Jack rolled his eyes. “Oh come now! If our aim had been to steal from Vrej, we’d have made a proper job of it. We were only chaffing him-we’re not thieves.”

“Where, then, is King Solomon’s gold?”

“Turn around,” Jack said.

De Gex finally turned around. The harbor below the Castle was crowded with French ships, most of them riding at anchor; the few that were in a position to get under way were now, however, frantically trying to raise more sail. Their decks were a-swarm with sailors coming up from below, like ants from a damaged hill. De Gex could not fathom why, until he noticed that every spyglass and pointing finger in the harbor was aimed at Minerva, now several miles ahead of the French ships that were trying to organize a pursuit. Van Hoek-commanding from a sick-bed lashed into place on the poop deck-had heeled her perilously far over for one so lightly ballasted, but she did not capsize, and seemed to be skimming over the water rather than plowing it up. A ship that hadn’t been careened since before Vera Cruz would normally have been too encrusted with barnacles to make much headway, but Minerva moved as if her hull had been freshly scraped and painted. Not until she altered course slightly, and the sun glanced off her exposed hull, did de Gex understand why: the underside of the ship, below the waterline, had been sheathed, from stem to stern, in plates of hammered gold.
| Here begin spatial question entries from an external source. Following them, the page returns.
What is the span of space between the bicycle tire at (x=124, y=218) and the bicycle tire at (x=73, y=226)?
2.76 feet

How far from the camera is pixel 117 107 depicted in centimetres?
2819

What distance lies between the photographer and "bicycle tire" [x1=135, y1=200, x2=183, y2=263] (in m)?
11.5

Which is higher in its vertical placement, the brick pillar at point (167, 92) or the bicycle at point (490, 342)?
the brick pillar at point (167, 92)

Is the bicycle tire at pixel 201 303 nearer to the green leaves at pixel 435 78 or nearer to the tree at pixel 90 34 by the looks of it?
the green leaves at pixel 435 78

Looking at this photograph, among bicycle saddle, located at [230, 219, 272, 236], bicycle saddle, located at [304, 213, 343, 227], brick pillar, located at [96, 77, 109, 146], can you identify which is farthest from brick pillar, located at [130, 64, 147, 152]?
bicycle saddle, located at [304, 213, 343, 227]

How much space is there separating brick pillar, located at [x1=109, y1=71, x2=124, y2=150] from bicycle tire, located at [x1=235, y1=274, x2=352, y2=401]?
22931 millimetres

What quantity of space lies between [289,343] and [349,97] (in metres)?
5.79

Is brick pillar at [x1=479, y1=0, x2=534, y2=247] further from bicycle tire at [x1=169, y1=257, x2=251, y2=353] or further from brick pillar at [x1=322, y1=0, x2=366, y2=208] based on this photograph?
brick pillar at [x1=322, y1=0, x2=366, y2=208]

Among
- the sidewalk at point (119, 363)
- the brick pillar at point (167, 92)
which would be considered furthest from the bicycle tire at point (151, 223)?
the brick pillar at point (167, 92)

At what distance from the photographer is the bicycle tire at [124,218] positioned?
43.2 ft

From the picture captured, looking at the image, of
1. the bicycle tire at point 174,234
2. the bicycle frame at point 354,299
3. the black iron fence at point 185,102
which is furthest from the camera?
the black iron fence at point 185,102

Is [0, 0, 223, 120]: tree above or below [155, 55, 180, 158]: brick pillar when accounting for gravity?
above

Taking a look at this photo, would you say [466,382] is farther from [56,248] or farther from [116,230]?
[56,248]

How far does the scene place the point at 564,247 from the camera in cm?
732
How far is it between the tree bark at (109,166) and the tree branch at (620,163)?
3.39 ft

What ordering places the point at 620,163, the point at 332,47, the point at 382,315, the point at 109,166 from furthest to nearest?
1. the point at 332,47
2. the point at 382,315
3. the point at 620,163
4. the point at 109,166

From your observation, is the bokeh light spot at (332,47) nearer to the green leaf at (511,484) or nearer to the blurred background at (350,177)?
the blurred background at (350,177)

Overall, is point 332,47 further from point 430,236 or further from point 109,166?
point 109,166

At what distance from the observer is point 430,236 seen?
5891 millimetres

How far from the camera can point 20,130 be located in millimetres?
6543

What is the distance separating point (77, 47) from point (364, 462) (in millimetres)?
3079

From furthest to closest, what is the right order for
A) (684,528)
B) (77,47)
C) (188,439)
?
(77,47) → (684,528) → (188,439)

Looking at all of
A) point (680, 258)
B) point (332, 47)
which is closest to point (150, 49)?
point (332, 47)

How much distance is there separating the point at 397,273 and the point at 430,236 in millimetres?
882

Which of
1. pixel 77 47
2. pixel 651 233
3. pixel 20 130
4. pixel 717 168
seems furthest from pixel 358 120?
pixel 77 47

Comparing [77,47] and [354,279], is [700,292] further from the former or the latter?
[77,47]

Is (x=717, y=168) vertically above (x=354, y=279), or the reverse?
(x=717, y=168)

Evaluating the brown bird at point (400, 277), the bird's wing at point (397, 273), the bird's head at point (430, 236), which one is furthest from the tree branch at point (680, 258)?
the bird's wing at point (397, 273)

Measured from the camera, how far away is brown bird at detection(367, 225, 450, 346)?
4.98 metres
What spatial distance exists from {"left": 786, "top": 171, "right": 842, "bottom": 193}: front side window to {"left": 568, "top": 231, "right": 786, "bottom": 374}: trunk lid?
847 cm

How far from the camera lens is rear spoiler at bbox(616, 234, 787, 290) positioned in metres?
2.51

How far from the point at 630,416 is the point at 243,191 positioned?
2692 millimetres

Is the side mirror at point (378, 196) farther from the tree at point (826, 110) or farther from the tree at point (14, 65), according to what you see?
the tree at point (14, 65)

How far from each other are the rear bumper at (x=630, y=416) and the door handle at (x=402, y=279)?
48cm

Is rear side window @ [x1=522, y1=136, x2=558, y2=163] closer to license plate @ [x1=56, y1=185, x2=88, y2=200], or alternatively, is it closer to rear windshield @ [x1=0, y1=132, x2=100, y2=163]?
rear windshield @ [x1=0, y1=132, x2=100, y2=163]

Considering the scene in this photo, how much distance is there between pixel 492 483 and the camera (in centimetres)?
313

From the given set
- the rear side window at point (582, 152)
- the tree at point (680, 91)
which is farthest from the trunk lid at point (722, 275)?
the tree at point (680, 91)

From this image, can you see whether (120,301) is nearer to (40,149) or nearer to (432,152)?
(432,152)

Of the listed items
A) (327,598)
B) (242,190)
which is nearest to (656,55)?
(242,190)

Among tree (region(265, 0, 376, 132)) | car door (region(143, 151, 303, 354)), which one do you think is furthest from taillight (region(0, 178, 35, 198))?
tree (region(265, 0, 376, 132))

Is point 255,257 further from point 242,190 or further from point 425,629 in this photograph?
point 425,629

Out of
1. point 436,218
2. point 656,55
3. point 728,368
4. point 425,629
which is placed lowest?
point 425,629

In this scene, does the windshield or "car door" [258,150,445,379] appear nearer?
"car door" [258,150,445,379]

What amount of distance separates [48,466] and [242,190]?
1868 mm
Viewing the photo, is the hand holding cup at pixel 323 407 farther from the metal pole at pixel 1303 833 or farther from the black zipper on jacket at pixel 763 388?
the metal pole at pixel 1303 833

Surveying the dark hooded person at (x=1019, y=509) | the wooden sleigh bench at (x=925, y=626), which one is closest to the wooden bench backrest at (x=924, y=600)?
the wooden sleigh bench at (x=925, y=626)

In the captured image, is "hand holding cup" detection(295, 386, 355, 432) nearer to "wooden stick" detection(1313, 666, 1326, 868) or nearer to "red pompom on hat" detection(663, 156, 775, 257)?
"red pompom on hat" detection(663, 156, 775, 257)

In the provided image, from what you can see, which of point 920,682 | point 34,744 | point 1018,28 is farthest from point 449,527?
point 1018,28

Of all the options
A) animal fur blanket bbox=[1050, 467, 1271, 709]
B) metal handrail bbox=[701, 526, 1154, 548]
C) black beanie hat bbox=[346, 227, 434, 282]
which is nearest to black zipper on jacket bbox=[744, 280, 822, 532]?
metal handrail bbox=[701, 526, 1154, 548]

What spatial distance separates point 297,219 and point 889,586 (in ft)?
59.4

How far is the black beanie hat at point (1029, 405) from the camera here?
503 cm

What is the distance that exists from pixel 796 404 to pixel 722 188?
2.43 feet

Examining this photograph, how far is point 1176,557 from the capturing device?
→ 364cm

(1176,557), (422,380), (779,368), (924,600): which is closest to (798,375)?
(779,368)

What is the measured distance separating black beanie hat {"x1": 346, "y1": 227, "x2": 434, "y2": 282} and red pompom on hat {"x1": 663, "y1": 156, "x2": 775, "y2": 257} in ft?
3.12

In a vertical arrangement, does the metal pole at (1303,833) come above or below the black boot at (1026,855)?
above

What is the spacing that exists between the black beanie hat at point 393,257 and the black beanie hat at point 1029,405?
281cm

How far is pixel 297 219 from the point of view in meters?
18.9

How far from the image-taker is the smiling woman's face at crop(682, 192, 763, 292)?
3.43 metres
Only a sliver of that plating was now visible, but it shone out across the harbor like a gleam of light through a cracked door. Everyone had seen it, and a few French ships were now setting out on a forlorn pursuit, but most of the mariners were content to stand at the railings of their anchored vessels and only gaze in adoration. Jack knew what those sailors were thinking. They did not care about the value of the gold, and they certainly believed no nonsense about King Solomon’s hoard. They were thinking, instead: If I were a sailor on that ship, I’d never have to scrape another barnacle.

JACK SAW IT AS ODD that de Gex had set Minerva free so hastily, considering that he had been pursuing this matter for above ten years, and traveled all the way around the world, survived the wrack of the Manila Galleon, given himself up to torture, amp;c. The next day Jack understood why de Gex had wanted to get Minerva, and most of the French fleet, clear of the harbor. Sails breached the southern horizon, a ship came into view, maneuvered adroitly round the Dutch-hammer, and dropped anchor directly below the Castle. Jack recognized her from miles out. He’d last seen her in Alexandria, holed and dismasted. Since then Meteore had been refitted and cleaned up by ship-wrights who, to judge from the looks of what they’d done, charged a lot of money.